The architecture of cjsonx is designed around extreme performance and memory locality. It achieves parse speeds in excess of 1.0 GB/s by decoupling the parsing process into two distinct phases: SIMD Structural Scanning (Stage 1) and Recursive Descent Parsing (Stage 2).
This approach was pioneered by simdjson and popularized in C by yyjson. cjsonx builds upon these foundations by introducing the Eisel-Lemire float parsing algorithm into the lexical layer for incredibly fast numerical decoding.
In standard parsers, the CPU spends the vast majority of its time checking every single character one by one (if (c == ' ') continue;). This causes massive pipeline stalls and branch mispredictions.
cjsonx completely avoids this. Instead, it reads the JSON payload in 32-byte (AVX2) or 16-byte (NEON) chunks.
- Bitmask Generation: SIMD instructions are used to compare the chunk against structural characters (
{,},[,],:,,,"). - String Escaping: A secondary SIMD pass identifies the start and end of strings, ensuring that characters inside strings (like a colon
:inside"time: 12:00") are masked out and ignored. - Tape Creation: The indices of all valid structural characters are compressed into a "Tape" (an array of integers).
By the end of Stage 1, we have a complete map of the JSON structure. Whitespace is mathematically ignored at a speed of several gigabytes per second.
With the Tape constructed, the parser no longer reads the JSON character by character. It jumps directly from one structural character to the next.
- Computed Gotos: On supported compilers (GCC/Clang), the central switch statement is replaced with a dispatch table (
goto *dispatch_table[c]). This allows the CPU's branch predictor to track the flow of JSON states independently, significantly reducing branch mispredictions and boosting parse speed by 10-15%. - Flat Arena Allocation: Instead of calling
malloc()for every object, array, or string,cjsonxallocates a single block of memory (an Arena) upfront. - 16-byte Nodes: Every JSON element (whether it's a number, a string reference, or an object) is represented by a highly compressed 16-byte structure (
cjsonx_node_t).- 8 bytes for data (a
double, a string length, or child indices). - 8 bytes for metadata (type, tape index).
- 8 bytes for data (a
- Cache Locality: Because nodes are stored sequentially in the Arena array, traversing the DOM tree is extremely cache-friendly, leading to massive speedups during querying (
cjsonx_get).
When parsing strings, cjsonx achieves zero-copy speeds wherever possible. If a string contains escape characters or control characters, it must be validated and potentially re-allocated.
To maximize throughput, cjsonx uses Single-Pass SIMD & SWAR techniques:
- SIMD (AVX2/NEON/WASM): It scans 16 to 32 bytes at a time, checking for escapes (
\), non-ASCII characters, and raw control characters (< 0x20) simultaneously in a single CPU instruction. - SWAR (SIMD Within A Register): On older platforms without vector instructions, it loads 8 bytes into a 64-bit register and uses bitwise arithmetic to validate the entire block concurrently without looping character-by-character.
Most fast parsers use standard 64-bit IEEE 754 conversions (strtod or custom integer math) which can be extremely slow and sometimes inaccurate on complex edge cases.

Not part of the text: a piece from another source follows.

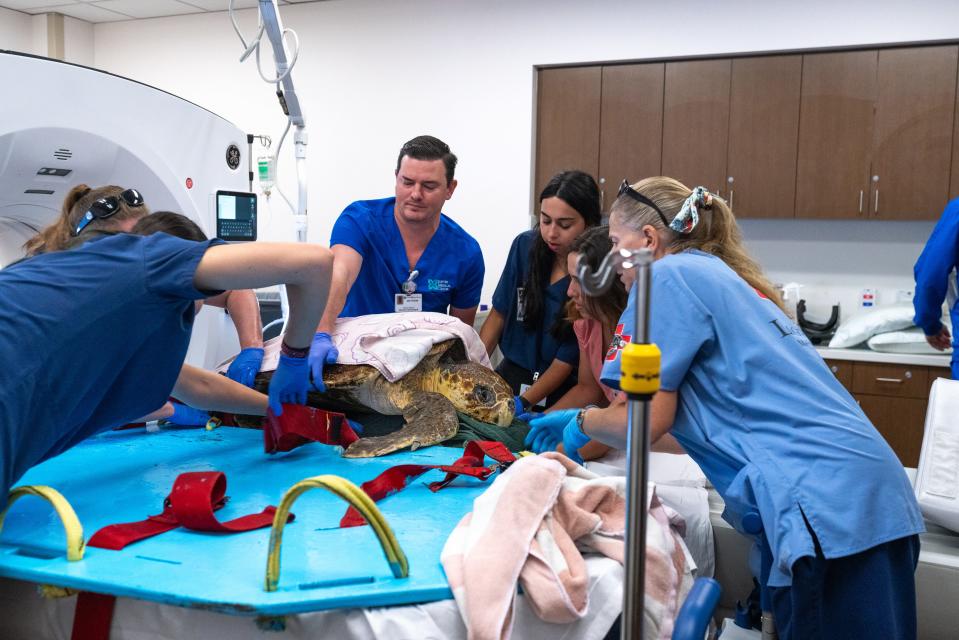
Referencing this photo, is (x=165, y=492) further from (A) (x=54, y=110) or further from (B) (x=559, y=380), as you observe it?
(B) (x=559, y=380)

cjsonx leverages the Eisel-Lemire Algorithm directly in the parsing pipeline:
- As the parser reads a number, it accumulates the mantissa and exponent using fast 64-bit integer arithmetic.

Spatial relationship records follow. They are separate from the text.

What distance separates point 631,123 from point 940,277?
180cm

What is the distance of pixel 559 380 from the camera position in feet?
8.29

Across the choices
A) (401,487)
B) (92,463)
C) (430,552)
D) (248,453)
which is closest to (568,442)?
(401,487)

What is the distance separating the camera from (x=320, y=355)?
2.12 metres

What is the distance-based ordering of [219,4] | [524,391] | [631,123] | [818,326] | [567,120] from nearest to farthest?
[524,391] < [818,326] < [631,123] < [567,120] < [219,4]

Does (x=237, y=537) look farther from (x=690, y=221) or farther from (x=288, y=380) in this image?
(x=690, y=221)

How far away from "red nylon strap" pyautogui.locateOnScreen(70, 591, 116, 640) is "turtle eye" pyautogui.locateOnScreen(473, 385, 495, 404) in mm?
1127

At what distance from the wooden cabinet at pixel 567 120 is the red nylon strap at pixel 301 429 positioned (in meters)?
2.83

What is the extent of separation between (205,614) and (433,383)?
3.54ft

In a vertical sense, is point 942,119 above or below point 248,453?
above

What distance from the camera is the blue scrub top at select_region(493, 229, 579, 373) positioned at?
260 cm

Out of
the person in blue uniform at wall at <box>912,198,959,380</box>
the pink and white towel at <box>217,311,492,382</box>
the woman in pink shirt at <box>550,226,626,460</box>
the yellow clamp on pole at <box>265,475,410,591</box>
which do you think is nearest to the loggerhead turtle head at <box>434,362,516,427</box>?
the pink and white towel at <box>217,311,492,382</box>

- It then performs a high-precision table lookup (using a precomputed table of powers of 10) and a 128-bit multiplication (
__uint128_tor emulated on 32-bit platforms). - This guarantees that 99.9% of all floating-point numbers are resolved exactly and correctly in a single fast-path operation without any floating-point math overhead.
- If the number is an extreme edge case that the fast path cannot perfectly resolve, it gracefully falls back to the standard C library (
strtod) to guarantee 100% correctness.